Ada kritik banyak pihak, aktivis maupun elite politik, bahwa negara Indonesia kini bersistem kapitalistik serta liberal, seperti yang terbaru misalnya diutarakan Surya Paloh. Benarkah itu? Bagaimana sebenarnya pola politik dan ekonomi Pancasila?

Mengutip pandangan Bung Karno, "Demokrasi kita (demokrasi Pancasila) bukanlah demokrasi politik, melainkan demokrasi ekonomi-politik (politiek economische democratie)". Demokrasi politik inilah yang sedang kita rayakan: demokrasi hanya untuk memenuhi hak-hak politik. Kita belum membangun sistem dan praktik demokrasi ekonomi-politik yang menjadikan keadilan sosial sebagai tujuan bernegara. Tetapi semua itu memang harus kita wujudkan secara bertahap, alamiah. Waktu yang akan mematangkan kehidupan berbangsa kita ini. Asalkan itu tadi, dasar negara dan ideologi kita harus dikuatkan, baik struktur pengetahuannya maupun praksis lapangan.

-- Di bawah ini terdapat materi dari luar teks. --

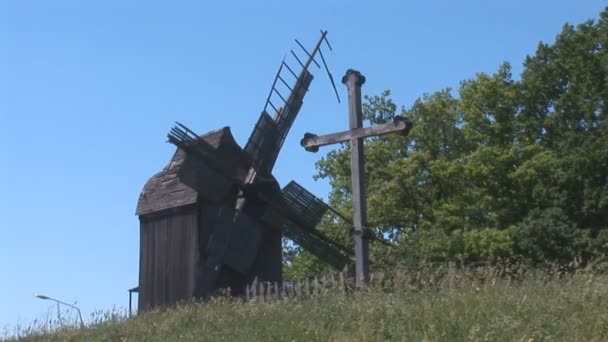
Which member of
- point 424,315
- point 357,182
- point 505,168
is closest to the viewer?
point 424,315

Prinsip demokrasi Pancasila itu sendiri merupakan demokrasi sosial yang diwujudkan melalui politik deliberatif (musyawarah). Namun kultur politik kita juga belum sepenuhnya deliberatif. Akan tetapi, kita tidak boleh pesimis, karena kekuatan masyarakat sipil di negeri ini masih hidup dan terus memperbarui diri. Selama masyarakat sipil masih kuat, selama itu pula demokrasi akan mengalami pendalaman dan pendewasaan.